Hier matin, voilà que M. Trudeau l'accueille chez les libéraux, pour une circonscription ontarienne qui reste à être déterminée.

Le Parti libéral du Canada a dit vouloir enfin mettre un holà au parachutage de candidats vedettes. L'arrivée de Mme Adams semble aller à l'encontre de ces nouvelles moeurs électorales bienvenues. Si même devrait-on lui reconnaître le statut de « vedette » - ce qu'elle n'est pas - pour les mauvaises raisons.

Il ne suffit pas d'être une femme blonde dont la jeunesse tranche avec la classe politique traditionnelle pour s'inscrire dans un mouvement de renouveau politique.

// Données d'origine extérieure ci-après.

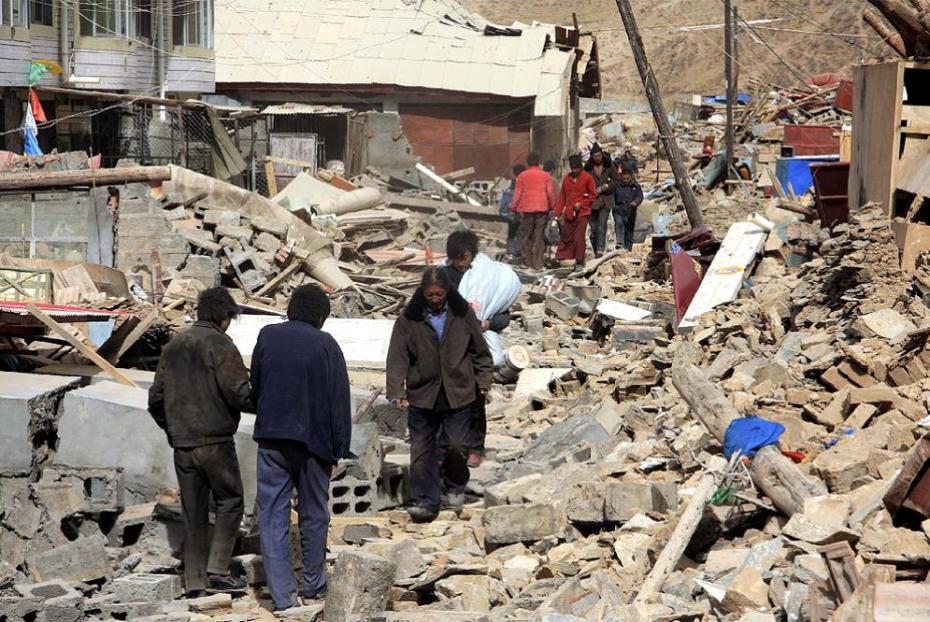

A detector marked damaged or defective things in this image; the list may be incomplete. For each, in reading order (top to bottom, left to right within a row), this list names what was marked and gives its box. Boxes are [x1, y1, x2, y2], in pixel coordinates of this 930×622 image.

broken window [29, 0, 52, 26]
broken window [78, 0, 134, 38]
broken window [171, 0, 211, 48]
damaged roof [215, 0, 576, 114]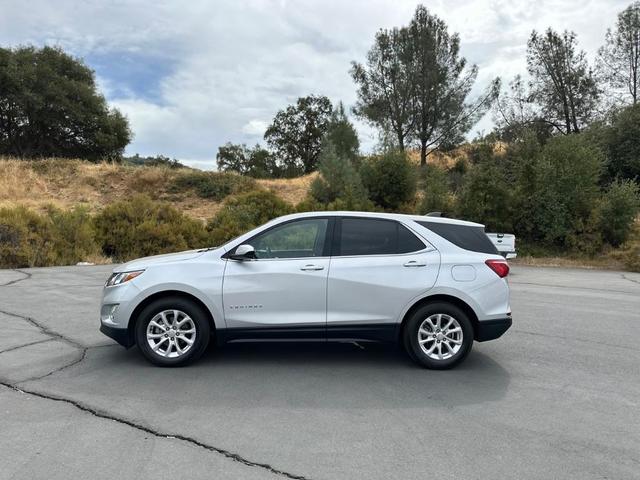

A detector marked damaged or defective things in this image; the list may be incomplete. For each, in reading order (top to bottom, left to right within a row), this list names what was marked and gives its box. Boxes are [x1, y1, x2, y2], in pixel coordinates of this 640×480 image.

asphalt crack [0, 268, 31, 286]
asphalt crack [0, 382, 310, 480]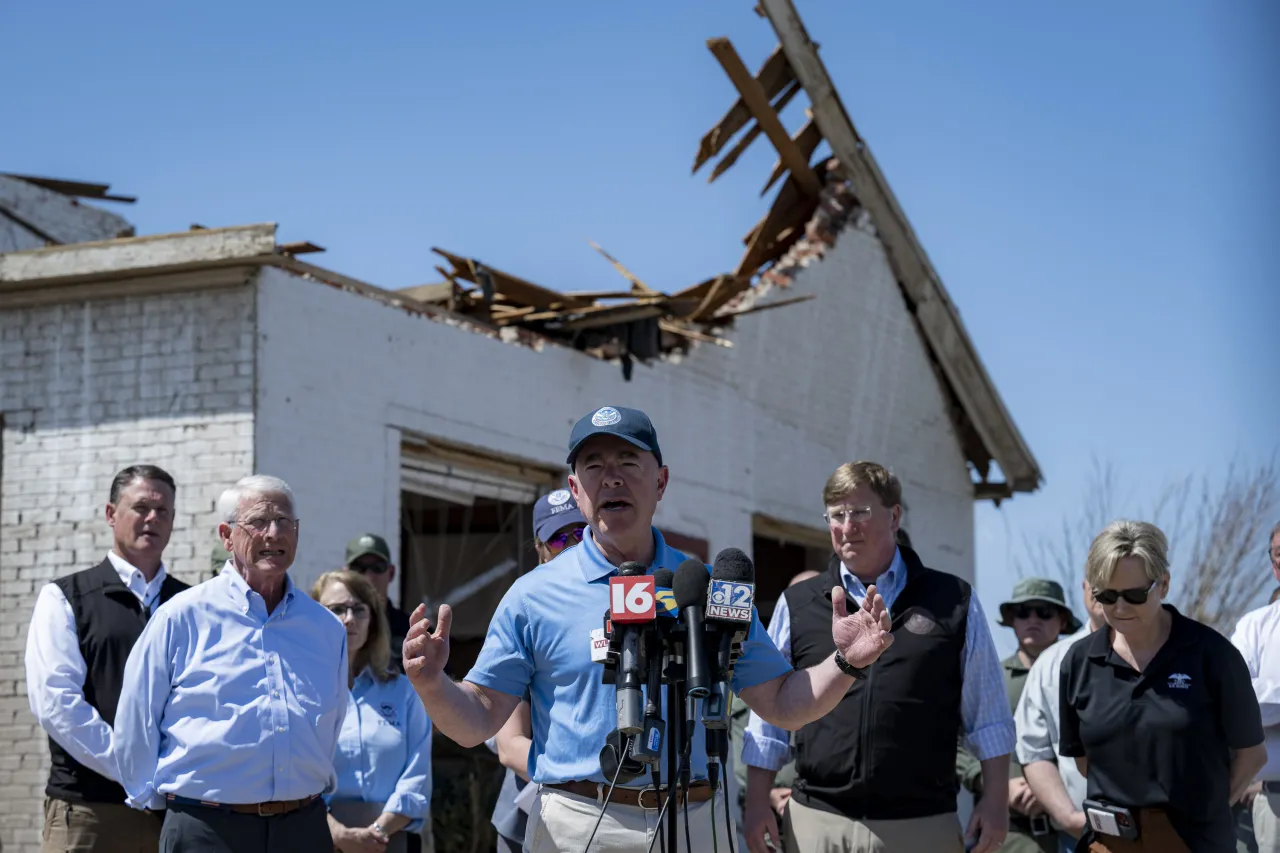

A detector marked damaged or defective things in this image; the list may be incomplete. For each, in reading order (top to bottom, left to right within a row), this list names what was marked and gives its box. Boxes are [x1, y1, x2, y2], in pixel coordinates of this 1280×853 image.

splintered wood plank [691, 43, 788, 174]
broken wooden rafter [691, 43, 788, 174]
broken wooden rafter [711, 79, 798, 183]
splintered wood plank [706, 81, 803, 183]
splintered wood plank [706, 38, 814, 195]
broken wooden rafter [706, 37, 814, 197]
broken wooden rafter [757, 109, 819, 192]
splintered wood plank [757, 110, 819, 193]
splintered wood plank [430, 245, 588, 308]
splintered wood plank [586, 239, 655, 292]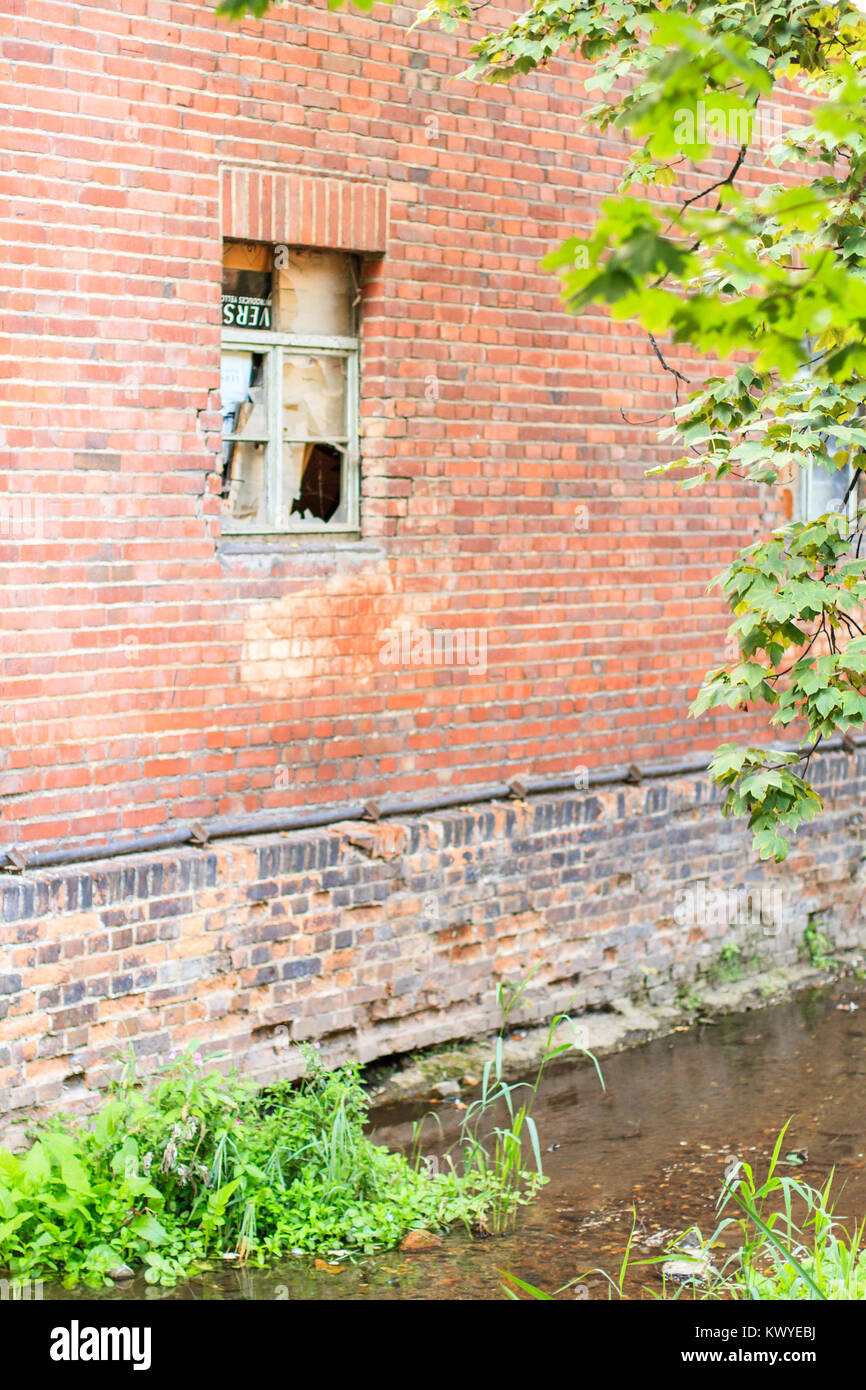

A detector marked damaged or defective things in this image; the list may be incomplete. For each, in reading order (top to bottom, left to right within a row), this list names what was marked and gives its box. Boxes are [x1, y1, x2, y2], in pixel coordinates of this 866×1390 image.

broken window [223, 242, 362, 532]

Encore moins si elle arrive avec Dimitri Soudas dans ses bagages. La perspective nourrissait les rumeurs sur la Colline parlementaire, hier.

Ce couple incarnait l'hyperpartisanerie qui ternit la politique. Le passage d'Eve Adams dans le camp libéral pue cette fois l'opportunisme, une autre plaie dans les partis. Elle qui vantait le programme conservateur jusqu'à tout récemment, voilà qu'elle accuse Stephen Harper (sans le nommer) de « leadership mesquin ». Elle qui est devenue députée en vendant le fractionnement des revenus pour les couples canadiens, voilà qu'elle en a tout oublié en tombant en admiration devant le leadership « inspirant », « généreux » et « fort » (?) de Justin Trudeau.

Ce transfert rappelle évidemment celui d'une autre conservatrice, Belinda Stronach, en 2005. Son geste avait permis au gouvernement minoritaire de Paul Martin de survivre quelques mois de plus. Dans les deux cas, ça ne devrait pas trop avoir de conséquences.

Justin Trudeau n'a qu'un bienfait dans cette histoire : il se servira d'Eve Adams pour montrer que des conservateurs peuvent faire le saut vers les libéraux, dans l'espoir que d'autres électeurs suivront cet exemple.

Stephen Harper, lui, se dira simplement : bon débarras.